◆ **Aim of the exercise**
Copy the following lines word for word, keeping every character as it stands.

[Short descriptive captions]
——————————
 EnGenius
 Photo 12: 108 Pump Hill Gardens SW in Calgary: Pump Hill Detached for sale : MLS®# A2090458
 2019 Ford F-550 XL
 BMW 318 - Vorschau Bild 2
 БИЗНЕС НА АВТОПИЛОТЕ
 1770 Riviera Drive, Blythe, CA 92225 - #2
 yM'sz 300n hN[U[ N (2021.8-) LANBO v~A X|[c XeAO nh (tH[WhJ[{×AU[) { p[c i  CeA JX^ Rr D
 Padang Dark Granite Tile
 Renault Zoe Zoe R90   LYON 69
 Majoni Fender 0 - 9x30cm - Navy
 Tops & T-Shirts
——————————
◆ **Solution to this exercise**
 EnGenius
 Photo 12: 108 Pump Hill Gardens SW in Calgary: Pump Hill Detached for sale : MLS®# A2090458
 2019 Ford F-550 XL
 BMW 318 - Vorschau Bild 2
 БИЗНЕС НА АВТОПИЛОТЕ
 1770 Riviera Drive, Blythe, CA 92225 - #2
 yM'sz 300n hN[U[ N (2021.8-) LANBO v~A X|[c XeAO nh (tH[WhJ[{×AU[) { p[c i  CeA JX^ Rr D
 Padang Dark Granite Tile
 Renault Zoe Zoe R90   LYON 69
 Majoni Fender 0 - 9x30cm - Navy
 Tops & T-Shirts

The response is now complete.